Alessandro Cembran wrote:
> I think his concern is more than just getting the right rmsd. I had a
> similar concern in the past, when my goal was trying to get an
> estimate of the diffusion coefficient of a protein in a lipid
> membrane. What I found is that the entire membrane together with the
> protein was drifting in a given direction, so to get rid of this bias
> I had to subtract the COM of the entire system (I also found in
> literature that there are people that even remove the COM for each
> layer independently, see Edholm J.C.P. 2001, 115, 4938 or Lyubartsev
> J.P.C.B 2006, 110, 14362). In order to do this one had to write some
> script to unwrap the coordinates from the PBC, if wrapall is specified.

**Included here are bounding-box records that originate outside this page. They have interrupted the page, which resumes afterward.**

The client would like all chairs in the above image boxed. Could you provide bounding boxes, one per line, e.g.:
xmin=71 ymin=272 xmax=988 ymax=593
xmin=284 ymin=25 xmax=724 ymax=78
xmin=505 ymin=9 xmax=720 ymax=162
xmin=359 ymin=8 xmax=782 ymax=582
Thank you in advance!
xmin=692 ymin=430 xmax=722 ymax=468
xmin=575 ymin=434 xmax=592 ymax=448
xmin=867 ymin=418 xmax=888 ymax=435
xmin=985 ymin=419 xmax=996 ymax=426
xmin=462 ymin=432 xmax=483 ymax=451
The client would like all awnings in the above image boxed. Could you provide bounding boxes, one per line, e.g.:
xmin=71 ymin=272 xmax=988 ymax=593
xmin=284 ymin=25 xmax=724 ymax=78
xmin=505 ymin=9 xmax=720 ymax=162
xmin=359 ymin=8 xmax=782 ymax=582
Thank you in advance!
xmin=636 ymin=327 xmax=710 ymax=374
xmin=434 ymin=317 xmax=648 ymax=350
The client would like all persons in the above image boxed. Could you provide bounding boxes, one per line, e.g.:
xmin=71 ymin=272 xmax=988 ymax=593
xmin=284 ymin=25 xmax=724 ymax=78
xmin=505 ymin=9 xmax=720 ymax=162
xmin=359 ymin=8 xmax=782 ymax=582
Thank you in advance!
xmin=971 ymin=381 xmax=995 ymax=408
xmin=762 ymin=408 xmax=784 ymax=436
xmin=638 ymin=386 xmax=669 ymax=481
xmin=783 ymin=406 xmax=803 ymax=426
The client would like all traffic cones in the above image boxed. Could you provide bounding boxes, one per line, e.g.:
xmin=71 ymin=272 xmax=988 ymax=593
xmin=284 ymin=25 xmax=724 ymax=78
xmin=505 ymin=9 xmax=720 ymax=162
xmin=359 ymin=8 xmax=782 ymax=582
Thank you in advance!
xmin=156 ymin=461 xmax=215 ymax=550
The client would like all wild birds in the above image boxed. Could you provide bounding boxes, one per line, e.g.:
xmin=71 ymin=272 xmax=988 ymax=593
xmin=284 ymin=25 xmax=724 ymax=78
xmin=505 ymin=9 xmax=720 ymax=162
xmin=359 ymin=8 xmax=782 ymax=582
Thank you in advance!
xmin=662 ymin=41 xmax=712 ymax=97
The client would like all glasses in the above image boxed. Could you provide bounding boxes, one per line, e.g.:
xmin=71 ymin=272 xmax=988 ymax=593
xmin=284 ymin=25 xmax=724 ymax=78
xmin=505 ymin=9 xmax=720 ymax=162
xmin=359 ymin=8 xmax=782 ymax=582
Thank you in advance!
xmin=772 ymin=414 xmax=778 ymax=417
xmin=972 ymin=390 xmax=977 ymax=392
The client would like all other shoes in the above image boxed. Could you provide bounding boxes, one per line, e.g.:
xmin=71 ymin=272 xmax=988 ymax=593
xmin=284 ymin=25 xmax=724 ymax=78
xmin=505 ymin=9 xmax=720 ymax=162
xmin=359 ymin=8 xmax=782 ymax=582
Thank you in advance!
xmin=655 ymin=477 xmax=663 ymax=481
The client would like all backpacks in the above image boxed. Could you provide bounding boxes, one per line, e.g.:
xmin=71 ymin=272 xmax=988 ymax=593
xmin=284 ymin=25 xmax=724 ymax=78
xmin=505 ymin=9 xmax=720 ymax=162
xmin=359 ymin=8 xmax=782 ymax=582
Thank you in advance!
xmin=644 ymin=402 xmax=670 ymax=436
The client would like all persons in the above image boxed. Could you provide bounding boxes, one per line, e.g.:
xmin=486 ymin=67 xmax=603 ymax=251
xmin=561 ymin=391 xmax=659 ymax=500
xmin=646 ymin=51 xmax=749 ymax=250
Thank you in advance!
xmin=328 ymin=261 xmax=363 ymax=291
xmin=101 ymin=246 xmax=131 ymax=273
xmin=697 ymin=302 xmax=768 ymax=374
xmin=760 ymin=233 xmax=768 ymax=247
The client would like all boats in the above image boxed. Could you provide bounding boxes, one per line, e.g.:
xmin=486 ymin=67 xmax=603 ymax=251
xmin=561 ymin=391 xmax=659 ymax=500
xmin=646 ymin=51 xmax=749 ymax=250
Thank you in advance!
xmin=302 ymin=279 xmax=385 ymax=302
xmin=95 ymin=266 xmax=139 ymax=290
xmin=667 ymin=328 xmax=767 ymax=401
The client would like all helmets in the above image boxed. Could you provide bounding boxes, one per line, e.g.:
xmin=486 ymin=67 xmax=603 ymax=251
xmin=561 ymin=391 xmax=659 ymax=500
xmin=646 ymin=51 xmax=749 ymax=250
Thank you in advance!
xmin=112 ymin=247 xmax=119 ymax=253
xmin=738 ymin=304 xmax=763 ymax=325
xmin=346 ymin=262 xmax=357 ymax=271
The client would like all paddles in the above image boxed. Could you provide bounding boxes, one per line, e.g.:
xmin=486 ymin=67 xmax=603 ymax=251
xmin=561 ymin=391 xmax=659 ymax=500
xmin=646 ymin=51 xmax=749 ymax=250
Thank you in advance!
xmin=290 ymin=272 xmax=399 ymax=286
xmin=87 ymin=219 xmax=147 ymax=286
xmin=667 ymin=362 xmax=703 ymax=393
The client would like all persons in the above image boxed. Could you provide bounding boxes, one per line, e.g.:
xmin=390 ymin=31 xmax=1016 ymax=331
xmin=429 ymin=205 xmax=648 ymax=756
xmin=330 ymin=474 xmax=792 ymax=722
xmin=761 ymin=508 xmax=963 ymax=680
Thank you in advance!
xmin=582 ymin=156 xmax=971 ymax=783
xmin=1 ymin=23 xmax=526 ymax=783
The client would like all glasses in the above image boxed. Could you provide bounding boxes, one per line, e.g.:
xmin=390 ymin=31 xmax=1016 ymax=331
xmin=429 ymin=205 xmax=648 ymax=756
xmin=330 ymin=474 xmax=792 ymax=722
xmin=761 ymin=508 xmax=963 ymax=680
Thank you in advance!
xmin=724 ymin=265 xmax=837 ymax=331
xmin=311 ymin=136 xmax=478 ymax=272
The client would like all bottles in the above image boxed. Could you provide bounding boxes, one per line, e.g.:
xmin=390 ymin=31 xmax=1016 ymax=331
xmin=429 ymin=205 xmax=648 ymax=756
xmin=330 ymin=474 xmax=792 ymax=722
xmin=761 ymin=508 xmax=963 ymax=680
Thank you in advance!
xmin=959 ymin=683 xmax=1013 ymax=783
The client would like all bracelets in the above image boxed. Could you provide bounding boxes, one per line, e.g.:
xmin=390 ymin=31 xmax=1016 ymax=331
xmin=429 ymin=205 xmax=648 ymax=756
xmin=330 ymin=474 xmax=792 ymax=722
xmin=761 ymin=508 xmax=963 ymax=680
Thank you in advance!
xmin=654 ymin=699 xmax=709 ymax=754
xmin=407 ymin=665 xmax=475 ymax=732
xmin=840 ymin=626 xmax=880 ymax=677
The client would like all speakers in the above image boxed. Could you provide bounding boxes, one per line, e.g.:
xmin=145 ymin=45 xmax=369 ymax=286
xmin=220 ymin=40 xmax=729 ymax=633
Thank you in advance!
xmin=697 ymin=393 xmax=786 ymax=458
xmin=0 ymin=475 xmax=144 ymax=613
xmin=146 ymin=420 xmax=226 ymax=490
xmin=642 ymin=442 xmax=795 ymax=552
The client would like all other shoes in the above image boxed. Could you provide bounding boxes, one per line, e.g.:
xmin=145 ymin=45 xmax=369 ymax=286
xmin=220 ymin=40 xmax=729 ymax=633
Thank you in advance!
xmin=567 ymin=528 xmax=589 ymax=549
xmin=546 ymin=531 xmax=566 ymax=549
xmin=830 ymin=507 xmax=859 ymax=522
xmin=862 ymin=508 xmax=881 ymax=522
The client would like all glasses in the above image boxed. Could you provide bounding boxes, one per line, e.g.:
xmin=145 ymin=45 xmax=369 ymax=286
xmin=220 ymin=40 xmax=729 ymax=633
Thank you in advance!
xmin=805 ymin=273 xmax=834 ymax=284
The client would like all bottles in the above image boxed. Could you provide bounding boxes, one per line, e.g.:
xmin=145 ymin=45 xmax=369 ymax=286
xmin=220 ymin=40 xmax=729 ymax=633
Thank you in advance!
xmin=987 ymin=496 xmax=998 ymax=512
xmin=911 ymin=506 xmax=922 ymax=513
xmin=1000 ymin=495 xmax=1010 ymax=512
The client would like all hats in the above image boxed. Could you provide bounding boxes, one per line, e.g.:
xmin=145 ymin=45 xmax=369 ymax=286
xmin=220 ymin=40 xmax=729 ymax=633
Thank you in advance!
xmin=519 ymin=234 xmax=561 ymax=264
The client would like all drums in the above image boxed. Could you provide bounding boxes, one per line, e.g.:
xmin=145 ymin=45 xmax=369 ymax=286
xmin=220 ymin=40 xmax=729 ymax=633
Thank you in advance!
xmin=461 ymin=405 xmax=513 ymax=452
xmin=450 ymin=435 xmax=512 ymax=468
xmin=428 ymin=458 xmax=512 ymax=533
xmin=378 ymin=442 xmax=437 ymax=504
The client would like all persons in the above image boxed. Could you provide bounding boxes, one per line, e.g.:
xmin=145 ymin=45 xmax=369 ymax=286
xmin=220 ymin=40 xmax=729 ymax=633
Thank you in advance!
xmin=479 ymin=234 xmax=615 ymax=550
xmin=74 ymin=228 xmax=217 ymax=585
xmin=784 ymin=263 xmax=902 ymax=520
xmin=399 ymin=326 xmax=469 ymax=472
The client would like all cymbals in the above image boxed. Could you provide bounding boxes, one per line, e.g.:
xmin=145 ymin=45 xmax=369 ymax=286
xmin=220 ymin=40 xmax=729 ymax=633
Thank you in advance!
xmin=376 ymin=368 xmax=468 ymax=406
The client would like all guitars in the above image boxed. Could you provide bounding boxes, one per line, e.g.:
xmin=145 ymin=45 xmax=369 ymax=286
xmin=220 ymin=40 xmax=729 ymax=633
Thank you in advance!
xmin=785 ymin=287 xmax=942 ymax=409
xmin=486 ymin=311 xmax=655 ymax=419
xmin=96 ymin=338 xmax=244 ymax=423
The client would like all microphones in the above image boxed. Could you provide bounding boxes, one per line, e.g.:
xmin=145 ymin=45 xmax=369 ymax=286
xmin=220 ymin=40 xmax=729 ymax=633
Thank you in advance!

> Furthermore I noticed a weird behavior, in my first simulations I was
> using "ComMotion no", meaning that every time I restarted my
> simulation the total velocity of the system was reset to zero. This
> caused an artificial oscillation to show up in the drifting of the
> system, clearly at the same frequency (a few ns) with which I was
> restarting my simulations. Since then I turned it off and I am
> simulating with "ComMotion yes" and I am removing the total box
> drifting COM afterwards.
> I'd also like to hear some comments about this.
> Cesar Luis Avila wrote:
>> To get rid of the diffusion why don't you just align the C alpha
>> atoms of your protein between frames before calculating the rmsd.
>> Ilya Chorny escribió:
>>> Hello All,
>>> After analyzing my trajectories of a large protein in a membrane, I
>>> noticed the my protein shifts about 3 A after about 10 ns. Would
>>> one expect diffusion on this time scale? Taking a diffusion constant
>>> of about 10^-8 cm^2/s the conversion into MD units is .1A^2/ns (if I
>>> did the math right), thus 3 A seems a bit much. Any thoughts?
>>> I am also working with a manic cluster which kills my jobs every so
>>> often, at which point I restart the trajectories with new initial
>>> veloocites. Could restarting with new initial velocities cause a
>>> Finally, I do not zero the CM motion of the system. Does that mean I
>>> have a non-zero CM velovity, and thus I should expect the system to
>>> drift as a whole?
>>> Ilya Chorny Ph.D.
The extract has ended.